TASK INSTRUCTIONS:
1. From the text on the monomial coefficient, reproduce the passage from "The coefficient of" up to and including "satisfies $g(x_1,x_2,x_3)=-g(1/x_1,1/x_2,1/x_3)$, thus $L=-L$.".
2. In the text on the monomial coefficient, the Laurent polynomial g is defined by dividing f by a product of powers of x_1, x_2, and x_3. List the exponents of those powers.
3. Answer these questions from the text on the monomial coefficient:
(a) What value does the coefficient always have?
(b) Which book's conventions are used?
(c) Over what are sums taken unless otherwise indicated?

EXERCISE TEXT:
* * * * * * *

The coefficient of a specific monomial of the following polynomial
This coefficient $L$ is a constant term of the Laurent polynomial $g(x_1,x_2,x_3)=f(x_1,x_2,x_3)/x_1^{a+c+1}x_2^{a+b+1}x_3^{b+c+1}$, this guy $g$ satisfies $g(x_1,x_2,x_3)=-g(1/x_1,1/x_2,1/x_3)$, thus $L=-L$.
The coefficient is always zero. I use the superb conventions of Concrete Mathematics: Sums are over all integers unless otherwise indicated, and $\binom{n}{k}$ is $0$ if $k<0$ or $>n \geq 0$.

* * * * * * *

DATA SHOWN:
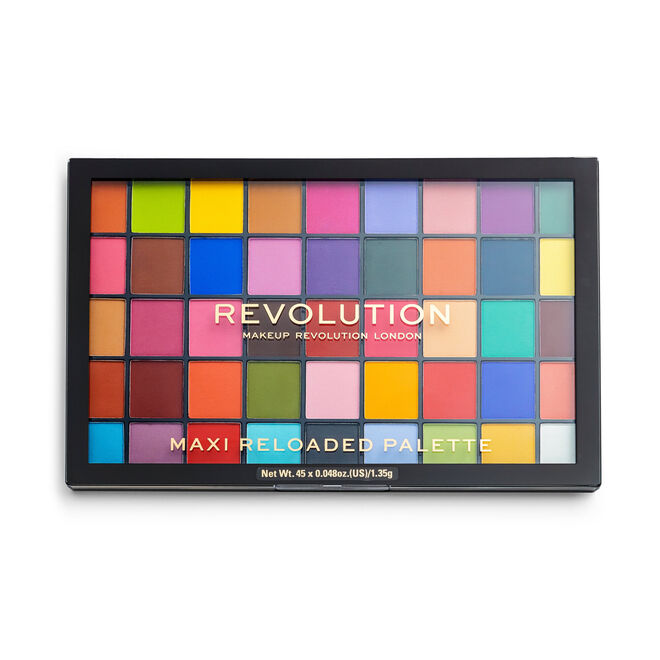Revolution Maxi Reloaded Palette Monster Mattes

* * * * * * *

ANSWER SECTION:
1.
The coefficient of a specific monomial of the following polynomial
This coefficient $L$ is a constant term of the Laurent polynomial $g(x_1,x_2,x_3)=f(x_1,x_2,x_3)/x_1^{a+c+1}x_2^{a+b+1}x_3^{b+c+1}$, this guy $g$ satisfies $g(x_1,x_2,x_3)=-g(1/x_1,1/x_2,1/x_3)$, thus $L=-L$.

2.
a+c+1 (on x_1)
a+b+1 (on x_2)
b+c+1 (on x_3)

3.
(a) Zero.
(b) Concrete Mathematics.
(c) All integers.